Analis StoneX Alex Hodes mengatakan, pernyataan itu merusak harapan akan tercapainya kesepakatan antara kedua pihak, yang akan membuka jalan bagi pelonggaran sanksi AS dan memungkinkan Iran untuk meningkatkan ekspor minyak sebesar 300.000 hingga 400.000 barel per hari.
“Peningkatan potensial itu tampaknya sangat tidak mungkin sekarang,” katanya.
Peringkat AS
Namun, harga minyak berada di bawah tekanan dari penurunan peringkat kredit negara AS oleh Moody's, yang menimbulkan pertanyaan tentang kesehatan ekonomi negara konsumen minyak terbesar di dunia, serta data yang menunjukkan perlambatan pertumbuhan produksi industri dan penjualan eceran di Tiongkok, importir minyak terbesar.

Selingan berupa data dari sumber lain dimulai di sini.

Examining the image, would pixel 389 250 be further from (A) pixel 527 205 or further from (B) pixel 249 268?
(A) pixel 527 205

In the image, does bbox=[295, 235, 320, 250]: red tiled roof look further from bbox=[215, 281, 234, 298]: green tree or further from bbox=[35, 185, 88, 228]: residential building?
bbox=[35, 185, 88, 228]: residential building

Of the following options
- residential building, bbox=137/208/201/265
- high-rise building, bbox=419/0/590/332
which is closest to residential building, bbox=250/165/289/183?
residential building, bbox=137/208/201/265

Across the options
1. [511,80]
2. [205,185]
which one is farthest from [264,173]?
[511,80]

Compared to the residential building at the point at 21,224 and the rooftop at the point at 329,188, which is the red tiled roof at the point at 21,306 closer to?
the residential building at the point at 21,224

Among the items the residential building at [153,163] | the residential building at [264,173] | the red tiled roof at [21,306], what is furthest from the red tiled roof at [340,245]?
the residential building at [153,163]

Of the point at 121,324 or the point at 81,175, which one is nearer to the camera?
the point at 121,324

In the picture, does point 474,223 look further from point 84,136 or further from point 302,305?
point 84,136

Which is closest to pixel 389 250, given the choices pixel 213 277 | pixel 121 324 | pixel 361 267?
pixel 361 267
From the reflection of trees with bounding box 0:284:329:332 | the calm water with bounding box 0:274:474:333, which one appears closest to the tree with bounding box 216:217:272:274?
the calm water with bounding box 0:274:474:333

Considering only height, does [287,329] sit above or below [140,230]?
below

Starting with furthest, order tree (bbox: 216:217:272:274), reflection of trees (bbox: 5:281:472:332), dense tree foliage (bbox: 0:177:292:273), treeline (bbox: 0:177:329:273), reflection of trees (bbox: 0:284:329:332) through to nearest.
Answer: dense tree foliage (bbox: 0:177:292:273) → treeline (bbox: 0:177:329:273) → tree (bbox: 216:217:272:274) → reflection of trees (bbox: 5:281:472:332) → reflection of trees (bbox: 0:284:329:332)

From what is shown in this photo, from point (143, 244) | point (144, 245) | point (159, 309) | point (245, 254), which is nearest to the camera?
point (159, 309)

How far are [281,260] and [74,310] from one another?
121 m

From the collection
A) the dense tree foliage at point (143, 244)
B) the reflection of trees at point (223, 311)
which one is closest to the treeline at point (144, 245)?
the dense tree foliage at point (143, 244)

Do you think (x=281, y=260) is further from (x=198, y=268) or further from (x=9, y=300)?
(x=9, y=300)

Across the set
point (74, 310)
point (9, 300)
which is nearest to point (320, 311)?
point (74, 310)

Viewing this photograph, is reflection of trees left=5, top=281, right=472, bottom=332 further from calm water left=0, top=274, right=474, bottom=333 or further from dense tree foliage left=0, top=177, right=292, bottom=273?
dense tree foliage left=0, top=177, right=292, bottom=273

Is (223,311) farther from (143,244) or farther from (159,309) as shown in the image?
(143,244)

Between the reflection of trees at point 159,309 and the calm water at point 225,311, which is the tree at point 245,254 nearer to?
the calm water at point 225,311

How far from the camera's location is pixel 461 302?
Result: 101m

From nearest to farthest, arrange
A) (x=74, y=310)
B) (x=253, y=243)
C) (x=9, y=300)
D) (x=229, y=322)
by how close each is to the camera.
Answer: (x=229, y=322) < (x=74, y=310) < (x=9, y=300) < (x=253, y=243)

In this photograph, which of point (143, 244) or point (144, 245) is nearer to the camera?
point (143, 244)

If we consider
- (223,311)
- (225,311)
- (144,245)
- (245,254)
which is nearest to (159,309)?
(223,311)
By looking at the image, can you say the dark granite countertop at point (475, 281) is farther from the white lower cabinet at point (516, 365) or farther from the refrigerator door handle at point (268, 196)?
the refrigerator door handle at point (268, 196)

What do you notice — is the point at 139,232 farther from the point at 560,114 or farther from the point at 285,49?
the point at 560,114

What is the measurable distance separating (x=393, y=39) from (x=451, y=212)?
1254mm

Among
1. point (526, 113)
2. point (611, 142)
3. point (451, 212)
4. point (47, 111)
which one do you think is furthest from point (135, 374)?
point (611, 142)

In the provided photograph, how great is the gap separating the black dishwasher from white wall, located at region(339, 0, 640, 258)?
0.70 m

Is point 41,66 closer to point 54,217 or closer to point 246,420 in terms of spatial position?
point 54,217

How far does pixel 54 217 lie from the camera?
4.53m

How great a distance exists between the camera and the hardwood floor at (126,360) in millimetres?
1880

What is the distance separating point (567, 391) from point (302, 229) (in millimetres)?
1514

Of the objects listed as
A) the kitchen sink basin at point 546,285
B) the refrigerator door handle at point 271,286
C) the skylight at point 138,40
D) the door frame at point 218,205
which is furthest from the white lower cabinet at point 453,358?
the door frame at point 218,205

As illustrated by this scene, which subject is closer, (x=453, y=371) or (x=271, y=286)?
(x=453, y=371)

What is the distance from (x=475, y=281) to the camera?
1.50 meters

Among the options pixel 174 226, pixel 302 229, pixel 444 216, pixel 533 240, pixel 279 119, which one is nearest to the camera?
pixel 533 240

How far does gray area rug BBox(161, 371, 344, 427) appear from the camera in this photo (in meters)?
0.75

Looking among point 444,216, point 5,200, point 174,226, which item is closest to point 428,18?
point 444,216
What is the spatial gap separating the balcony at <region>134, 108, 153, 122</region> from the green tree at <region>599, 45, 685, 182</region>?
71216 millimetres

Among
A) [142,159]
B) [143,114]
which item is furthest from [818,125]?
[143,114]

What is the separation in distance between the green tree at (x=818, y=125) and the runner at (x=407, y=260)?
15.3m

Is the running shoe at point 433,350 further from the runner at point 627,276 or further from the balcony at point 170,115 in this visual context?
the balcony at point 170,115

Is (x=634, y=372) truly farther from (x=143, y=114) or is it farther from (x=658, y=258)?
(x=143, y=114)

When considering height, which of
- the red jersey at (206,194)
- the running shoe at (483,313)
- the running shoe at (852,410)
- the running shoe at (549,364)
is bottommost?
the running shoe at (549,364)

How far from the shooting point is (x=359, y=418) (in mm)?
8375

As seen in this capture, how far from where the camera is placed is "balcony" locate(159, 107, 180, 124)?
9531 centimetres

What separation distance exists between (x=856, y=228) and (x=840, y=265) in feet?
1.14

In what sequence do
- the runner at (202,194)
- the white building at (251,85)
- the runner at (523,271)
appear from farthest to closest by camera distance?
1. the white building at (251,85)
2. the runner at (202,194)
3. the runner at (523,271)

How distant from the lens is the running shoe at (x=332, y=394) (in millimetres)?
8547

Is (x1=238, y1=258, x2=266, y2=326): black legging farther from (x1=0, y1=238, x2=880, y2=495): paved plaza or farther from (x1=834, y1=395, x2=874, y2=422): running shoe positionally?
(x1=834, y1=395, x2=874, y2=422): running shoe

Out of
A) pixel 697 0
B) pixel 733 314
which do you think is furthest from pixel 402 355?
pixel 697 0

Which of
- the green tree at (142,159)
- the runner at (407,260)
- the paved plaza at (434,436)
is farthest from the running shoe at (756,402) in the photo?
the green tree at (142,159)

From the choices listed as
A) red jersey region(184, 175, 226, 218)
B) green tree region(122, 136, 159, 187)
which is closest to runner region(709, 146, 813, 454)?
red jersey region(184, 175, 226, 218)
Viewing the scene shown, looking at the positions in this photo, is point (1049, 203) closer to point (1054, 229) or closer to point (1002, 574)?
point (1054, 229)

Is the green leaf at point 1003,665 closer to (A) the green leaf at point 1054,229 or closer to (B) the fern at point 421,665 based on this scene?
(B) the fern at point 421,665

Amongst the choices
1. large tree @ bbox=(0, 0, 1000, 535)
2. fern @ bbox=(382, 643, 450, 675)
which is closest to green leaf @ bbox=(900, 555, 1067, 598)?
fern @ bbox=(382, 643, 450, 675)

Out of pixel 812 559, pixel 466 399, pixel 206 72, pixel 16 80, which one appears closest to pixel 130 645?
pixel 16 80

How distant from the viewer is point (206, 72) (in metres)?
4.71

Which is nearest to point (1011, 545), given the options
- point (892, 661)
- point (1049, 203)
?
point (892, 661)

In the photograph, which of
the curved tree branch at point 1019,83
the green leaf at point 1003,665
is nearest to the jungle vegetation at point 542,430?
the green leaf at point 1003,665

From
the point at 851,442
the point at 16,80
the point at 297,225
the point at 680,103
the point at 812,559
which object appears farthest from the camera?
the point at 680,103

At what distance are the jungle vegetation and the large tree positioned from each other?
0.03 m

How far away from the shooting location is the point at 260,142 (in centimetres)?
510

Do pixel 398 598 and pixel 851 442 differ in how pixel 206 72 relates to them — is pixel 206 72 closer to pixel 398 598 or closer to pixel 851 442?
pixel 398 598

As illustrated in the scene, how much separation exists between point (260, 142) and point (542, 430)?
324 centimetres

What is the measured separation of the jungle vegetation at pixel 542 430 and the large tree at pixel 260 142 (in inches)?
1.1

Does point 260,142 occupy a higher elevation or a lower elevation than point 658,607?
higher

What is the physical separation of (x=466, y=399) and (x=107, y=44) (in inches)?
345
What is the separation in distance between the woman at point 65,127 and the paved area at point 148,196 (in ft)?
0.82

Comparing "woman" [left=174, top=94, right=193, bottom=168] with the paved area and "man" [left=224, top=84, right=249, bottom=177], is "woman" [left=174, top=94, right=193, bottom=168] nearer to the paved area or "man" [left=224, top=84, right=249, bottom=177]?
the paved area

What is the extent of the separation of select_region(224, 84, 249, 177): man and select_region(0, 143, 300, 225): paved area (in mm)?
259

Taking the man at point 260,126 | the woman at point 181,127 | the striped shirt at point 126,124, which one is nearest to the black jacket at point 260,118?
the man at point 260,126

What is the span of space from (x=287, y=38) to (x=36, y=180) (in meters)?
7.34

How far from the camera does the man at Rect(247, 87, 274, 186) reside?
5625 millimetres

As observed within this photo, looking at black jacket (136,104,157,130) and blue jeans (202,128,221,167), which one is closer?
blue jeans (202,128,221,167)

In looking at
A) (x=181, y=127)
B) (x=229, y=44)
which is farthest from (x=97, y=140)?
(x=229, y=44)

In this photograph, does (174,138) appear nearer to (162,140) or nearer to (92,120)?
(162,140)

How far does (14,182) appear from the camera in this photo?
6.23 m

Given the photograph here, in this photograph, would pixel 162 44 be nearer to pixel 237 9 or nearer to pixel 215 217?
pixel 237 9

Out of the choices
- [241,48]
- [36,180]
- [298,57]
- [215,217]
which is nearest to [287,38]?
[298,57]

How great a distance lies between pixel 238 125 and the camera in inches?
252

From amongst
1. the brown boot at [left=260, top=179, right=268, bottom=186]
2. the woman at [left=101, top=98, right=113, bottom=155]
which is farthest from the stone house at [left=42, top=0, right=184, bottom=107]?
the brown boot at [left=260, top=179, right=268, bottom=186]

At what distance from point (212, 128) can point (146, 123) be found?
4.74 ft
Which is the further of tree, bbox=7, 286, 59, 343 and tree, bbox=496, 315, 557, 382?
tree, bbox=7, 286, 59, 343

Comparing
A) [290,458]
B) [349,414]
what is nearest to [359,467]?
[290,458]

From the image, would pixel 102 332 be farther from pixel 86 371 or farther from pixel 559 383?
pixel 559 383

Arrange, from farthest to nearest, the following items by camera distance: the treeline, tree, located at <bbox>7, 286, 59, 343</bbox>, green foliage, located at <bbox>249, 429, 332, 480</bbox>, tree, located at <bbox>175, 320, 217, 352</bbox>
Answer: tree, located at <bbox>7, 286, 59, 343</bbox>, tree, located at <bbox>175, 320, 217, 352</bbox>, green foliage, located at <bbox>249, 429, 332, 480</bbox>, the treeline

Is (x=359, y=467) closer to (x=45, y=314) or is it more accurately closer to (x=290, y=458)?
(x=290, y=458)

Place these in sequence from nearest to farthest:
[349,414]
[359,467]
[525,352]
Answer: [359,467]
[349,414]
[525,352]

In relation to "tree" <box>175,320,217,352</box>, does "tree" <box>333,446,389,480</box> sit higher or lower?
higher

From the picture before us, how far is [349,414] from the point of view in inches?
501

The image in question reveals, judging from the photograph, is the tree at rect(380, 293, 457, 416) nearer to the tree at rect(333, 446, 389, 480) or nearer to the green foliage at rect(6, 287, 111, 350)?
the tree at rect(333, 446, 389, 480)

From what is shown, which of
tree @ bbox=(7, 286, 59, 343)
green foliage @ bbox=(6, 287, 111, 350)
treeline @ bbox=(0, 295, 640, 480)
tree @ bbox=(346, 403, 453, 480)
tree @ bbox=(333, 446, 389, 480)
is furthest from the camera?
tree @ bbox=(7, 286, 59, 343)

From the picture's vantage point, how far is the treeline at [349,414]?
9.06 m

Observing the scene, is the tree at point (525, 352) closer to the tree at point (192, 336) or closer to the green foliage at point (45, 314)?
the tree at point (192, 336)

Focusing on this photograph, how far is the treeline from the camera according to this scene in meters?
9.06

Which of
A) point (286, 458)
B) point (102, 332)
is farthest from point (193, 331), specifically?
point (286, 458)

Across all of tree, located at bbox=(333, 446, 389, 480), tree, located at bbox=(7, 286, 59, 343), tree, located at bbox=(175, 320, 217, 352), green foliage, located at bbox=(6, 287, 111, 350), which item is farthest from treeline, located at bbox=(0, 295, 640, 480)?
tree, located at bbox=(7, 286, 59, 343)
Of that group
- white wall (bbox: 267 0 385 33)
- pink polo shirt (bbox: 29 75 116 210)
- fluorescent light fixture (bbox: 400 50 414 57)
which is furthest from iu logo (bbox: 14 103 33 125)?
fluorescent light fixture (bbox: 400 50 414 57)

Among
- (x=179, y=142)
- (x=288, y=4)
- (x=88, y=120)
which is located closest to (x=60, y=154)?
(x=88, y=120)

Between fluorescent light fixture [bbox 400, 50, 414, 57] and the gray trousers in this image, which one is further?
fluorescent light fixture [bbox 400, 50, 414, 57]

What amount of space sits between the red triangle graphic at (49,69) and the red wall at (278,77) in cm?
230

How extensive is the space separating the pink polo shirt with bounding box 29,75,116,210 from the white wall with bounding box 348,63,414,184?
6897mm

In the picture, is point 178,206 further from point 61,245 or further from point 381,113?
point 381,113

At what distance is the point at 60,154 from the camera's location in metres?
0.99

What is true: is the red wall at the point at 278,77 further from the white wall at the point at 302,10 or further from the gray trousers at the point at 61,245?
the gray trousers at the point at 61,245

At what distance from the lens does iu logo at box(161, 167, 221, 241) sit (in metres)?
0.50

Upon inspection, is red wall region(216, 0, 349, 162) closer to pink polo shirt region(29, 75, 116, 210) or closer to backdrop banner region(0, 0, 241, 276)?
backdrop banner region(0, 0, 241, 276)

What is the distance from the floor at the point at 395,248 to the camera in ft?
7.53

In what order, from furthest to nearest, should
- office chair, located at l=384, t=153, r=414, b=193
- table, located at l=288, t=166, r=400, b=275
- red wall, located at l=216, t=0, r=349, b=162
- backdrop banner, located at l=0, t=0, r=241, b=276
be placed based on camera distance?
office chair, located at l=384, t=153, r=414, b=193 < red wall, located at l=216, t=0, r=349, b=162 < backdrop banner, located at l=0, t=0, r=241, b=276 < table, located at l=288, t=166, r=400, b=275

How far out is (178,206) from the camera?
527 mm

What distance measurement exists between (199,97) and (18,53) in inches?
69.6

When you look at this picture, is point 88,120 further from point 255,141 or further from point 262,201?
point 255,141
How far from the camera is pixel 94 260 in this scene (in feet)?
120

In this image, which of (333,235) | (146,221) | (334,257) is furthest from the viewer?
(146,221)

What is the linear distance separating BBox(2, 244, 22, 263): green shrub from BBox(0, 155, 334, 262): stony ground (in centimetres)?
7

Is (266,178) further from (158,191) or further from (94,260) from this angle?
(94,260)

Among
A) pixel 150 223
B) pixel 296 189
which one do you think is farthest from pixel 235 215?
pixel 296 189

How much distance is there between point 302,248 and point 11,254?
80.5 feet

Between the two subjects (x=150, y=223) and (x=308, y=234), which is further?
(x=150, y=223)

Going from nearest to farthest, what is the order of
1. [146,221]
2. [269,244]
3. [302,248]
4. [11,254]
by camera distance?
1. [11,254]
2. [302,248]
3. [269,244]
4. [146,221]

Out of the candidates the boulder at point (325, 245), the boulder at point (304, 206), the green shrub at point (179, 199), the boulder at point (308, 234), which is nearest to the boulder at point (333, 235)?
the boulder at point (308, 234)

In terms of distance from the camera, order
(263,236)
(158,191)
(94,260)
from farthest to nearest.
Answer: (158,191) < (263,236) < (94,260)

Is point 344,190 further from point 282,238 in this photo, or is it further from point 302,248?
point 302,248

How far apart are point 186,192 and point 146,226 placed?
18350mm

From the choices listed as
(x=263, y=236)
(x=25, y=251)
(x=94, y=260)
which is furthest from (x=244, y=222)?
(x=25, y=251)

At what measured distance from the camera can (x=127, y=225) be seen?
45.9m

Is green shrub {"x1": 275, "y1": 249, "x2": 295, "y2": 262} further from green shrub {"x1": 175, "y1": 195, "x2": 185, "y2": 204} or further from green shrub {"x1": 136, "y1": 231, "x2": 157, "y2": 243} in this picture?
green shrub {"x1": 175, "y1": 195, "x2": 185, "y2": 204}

“Data China yang lebih lemah dari perkiraan tidak membantu minyak mentah, meskipun saya akan menggambarkan kemunduran itu sebagai hal yang sederhana,” kata analis UBS Giovanni Staunovo.
Tekanan pada pasar minyak bertambah dengan komentar dari Menteri Keuangan AS Scott Bessent, yang mengatakan bahwa Presiden Donald Trump akan mengenakan tarif pada tingkat yang diancamkannya bulan lalu pada mitra dagang yang tidak bernegosiasi dengan "itikad baik."
Analis Again Capital New York John Kilduff menambahkan, harga minyak kemungkinan akan tetap bergejolak di masa mendatang karena investor mencari informasi terbaru tentang tarif, negosiasi AS-Iran, dan pembicaraan untuk mengakhiri perang di Ukraina.